(Lines of data)
╭──
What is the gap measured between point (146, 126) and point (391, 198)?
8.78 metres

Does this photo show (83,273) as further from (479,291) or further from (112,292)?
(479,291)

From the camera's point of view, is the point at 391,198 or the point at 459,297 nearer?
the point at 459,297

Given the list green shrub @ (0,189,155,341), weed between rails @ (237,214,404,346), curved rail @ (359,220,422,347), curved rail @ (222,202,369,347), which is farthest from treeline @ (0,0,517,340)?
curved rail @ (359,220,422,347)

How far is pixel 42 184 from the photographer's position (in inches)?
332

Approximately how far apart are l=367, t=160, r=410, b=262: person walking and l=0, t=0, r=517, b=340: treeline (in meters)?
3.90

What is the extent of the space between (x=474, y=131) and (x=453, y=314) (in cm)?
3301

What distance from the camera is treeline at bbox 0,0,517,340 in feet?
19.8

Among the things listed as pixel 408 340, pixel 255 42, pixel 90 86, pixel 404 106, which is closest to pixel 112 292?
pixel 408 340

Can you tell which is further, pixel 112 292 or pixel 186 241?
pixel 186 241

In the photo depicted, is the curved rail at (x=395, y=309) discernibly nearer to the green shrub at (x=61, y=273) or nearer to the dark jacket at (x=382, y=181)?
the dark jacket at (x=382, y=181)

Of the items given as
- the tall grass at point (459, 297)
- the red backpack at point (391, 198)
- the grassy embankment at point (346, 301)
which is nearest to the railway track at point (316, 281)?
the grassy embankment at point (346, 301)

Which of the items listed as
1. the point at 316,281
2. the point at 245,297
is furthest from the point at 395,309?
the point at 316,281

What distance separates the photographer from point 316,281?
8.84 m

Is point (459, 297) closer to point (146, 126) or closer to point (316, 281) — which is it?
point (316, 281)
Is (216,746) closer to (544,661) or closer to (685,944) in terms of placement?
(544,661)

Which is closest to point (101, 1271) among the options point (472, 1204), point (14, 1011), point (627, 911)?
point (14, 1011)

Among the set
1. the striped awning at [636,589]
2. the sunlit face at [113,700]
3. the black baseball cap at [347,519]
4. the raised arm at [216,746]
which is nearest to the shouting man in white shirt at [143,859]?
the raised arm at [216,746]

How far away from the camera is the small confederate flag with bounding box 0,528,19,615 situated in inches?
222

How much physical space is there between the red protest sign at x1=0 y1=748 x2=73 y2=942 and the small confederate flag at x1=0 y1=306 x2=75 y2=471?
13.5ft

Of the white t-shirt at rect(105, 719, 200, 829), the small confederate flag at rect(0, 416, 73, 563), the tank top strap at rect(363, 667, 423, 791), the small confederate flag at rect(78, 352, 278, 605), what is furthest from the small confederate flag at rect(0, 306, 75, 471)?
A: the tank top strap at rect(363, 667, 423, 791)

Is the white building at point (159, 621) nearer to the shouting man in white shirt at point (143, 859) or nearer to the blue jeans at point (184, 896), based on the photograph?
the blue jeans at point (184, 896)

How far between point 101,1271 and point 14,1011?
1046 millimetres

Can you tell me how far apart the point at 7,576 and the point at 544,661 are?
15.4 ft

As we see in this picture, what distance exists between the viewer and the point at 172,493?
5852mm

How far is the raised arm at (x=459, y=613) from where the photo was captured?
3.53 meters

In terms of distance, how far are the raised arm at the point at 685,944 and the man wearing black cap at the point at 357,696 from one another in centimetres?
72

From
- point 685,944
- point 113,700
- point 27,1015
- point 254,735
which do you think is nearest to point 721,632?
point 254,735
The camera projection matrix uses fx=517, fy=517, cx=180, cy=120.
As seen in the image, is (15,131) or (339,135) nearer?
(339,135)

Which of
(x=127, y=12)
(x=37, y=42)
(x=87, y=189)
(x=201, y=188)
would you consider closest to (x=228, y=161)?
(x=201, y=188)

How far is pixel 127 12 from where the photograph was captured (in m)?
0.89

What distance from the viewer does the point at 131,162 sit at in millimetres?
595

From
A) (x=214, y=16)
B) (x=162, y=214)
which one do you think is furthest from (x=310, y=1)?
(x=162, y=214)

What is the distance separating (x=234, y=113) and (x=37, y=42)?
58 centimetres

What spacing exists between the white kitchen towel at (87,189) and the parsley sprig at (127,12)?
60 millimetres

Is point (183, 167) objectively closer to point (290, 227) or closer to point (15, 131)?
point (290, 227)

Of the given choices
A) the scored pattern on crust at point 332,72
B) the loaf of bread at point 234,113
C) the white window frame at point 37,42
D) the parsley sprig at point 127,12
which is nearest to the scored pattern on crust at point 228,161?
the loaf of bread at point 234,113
╰──
╭──
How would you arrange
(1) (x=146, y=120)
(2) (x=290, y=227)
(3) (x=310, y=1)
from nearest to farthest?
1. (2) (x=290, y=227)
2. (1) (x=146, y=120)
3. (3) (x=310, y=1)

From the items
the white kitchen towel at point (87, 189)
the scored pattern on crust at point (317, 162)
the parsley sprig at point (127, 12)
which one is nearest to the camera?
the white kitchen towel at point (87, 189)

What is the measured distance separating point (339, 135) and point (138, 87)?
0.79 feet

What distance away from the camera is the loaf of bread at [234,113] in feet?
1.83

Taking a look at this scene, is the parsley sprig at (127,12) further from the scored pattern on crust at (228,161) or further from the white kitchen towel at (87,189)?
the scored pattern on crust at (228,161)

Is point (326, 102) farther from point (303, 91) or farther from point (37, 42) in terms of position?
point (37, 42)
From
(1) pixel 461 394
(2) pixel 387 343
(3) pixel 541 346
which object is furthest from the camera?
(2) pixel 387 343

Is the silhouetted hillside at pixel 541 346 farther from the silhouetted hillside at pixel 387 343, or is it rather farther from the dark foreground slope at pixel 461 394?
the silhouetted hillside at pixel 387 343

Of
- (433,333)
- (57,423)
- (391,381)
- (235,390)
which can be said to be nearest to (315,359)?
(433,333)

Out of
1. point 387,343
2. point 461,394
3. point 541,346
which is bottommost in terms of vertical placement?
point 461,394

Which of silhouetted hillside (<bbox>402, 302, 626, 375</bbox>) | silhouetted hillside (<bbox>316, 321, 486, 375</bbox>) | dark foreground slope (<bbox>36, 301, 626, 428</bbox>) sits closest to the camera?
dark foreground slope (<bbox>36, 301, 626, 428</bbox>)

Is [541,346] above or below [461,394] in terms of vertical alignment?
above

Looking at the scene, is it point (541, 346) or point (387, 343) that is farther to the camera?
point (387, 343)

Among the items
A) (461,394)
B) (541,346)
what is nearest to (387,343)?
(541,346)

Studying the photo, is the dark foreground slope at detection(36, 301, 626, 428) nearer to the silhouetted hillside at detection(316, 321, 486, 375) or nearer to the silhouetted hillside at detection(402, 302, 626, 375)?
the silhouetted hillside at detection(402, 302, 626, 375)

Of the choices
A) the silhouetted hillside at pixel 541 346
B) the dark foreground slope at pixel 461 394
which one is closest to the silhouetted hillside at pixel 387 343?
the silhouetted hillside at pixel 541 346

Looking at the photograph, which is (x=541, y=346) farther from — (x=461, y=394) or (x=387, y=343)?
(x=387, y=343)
╰──
Written task: Which lines in the data above contain the word "parsley", with case counting? Copy each of those lines.

Output:
What spacing exists between the white kitchen towel at (87,189) and the parsley sprig at (127,12)?
D) the parsley sprig at point 127,12
the parsley sprig at point (127, 12)
Taking a look at this scene, is the parsley sprig at (127,12) further from the scored pattern on crust at (228,161) or further from the white kitchen towel at (87,189)?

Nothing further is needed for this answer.